DIALELKSIS.COM | Aceh - Dalam jagat parfum global, wacana penggunaan ganja sebagai bahan campuran mulai menyeruak. Ide itu muncul seiring tren wellness dan aromatherapy yang kian populer. Di Indonesia, wacana ini langsung bersentuhan dengan minyak nilam atau patchouli oil - si “emas hijau” yang sejak lama jadi primadona ekspor dan bahan baku parfum dunia.
Aroma patchouli punya tempat istimewa di kalangan komunitas stoners, komunitas yang lekat dengan ganja di berbagai belahan dunia. Sejak era hippie tahun 1960 - an, wangi pekat dan earthy nilam bukan sekadar simbol relaksasi. Ia juga dikenal sebagai penanda budaya tandingan, sekaligus penyamar aroma ganja yang khas dan membandel. Hingga kini, aroma patchouli tetap melekat sebagai simbol kebebasan dan ketenangan batin.

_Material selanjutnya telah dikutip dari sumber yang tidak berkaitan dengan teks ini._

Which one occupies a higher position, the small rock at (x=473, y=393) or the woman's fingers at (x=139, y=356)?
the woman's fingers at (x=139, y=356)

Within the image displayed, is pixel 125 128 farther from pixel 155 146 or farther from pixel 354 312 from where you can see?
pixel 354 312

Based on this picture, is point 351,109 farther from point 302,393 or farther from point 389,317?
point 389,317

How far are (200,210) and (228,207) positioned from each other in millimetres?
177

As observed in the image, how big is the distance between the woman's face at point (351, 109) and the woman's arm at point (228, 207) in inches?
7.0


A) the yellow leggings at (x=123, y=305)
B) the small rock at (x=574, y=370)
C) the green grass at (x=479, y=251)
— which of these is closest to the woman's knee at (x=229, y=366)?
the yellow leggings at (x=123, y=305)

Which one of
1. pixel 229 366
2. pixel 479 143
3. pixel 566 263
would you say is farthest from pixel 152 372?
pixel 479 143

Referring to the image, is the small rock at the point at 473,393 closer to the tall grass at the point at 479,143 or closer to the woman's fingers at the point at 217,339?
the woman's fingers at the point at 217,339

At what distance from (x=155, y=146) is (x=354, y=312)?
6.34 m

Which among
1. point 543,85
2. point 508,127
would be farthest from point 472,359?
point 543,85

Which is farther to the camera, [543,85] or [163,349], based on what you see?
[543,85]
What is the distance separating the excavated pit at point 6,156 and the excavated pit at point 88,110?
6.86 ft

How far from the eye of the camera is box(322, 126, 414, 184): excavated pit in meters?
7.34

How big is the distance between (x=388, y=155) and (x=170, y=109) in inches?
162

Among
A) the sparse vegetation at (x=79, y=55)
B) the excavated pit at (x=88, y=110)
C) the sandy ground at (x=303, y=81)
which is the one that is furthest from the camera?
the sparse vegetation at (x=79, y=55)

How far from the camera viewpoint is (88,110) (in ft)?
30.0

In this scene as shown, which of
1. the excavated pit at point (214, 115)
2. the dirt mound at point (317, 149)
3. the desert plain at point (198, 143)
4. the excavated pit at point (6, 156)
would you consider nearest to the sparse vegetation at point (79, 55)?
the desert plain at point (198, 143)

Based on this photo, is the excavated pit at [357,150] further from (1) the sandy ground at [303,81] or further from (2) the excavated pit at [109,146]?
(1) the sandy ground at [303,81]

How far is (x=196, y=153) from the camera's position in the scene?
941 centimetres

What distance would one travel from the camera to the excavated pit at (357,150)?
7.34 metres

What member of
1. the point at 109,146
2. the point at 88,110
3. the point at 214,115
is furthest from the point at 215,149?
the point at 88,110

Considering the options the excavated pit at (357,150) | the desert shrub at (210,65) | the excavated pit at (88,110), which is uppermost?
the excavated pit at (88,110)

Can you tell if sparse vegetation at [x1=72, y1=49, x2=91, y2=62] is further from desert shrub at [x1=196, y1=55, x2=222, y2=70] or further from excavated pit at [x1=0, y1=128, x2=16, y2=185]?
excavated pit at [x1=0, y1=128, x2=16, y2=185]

Di luar nilai kultural, patchouli punya rekam jejak ilmiah yang solid. Menurut data USDA/NIFA, patchouli alcohol senyawa utama minyak nilam terbukti bersifat antibakteri, antijamur, antiinflamasi, hingga antivirus influenza. Publikasi di PubMed Central juga menyebut ekstrak patchouli efektif mengatasi infeksi kulit dan mempercepat penyembuhan luka.
Dengan reputasi itu, ide menggabungkan ganja dengan patchouli dalam dunia parfum terdengar menggoda. Dialeksis kemudian berbincang dengan Dr. Ir. Syaifullah Muhammad, ST, M.Eng, Kepala Atsiri Research Center (ARC) Universitas Syiah Kuala (USK) yang juga dikenal sebagai ahli parfum.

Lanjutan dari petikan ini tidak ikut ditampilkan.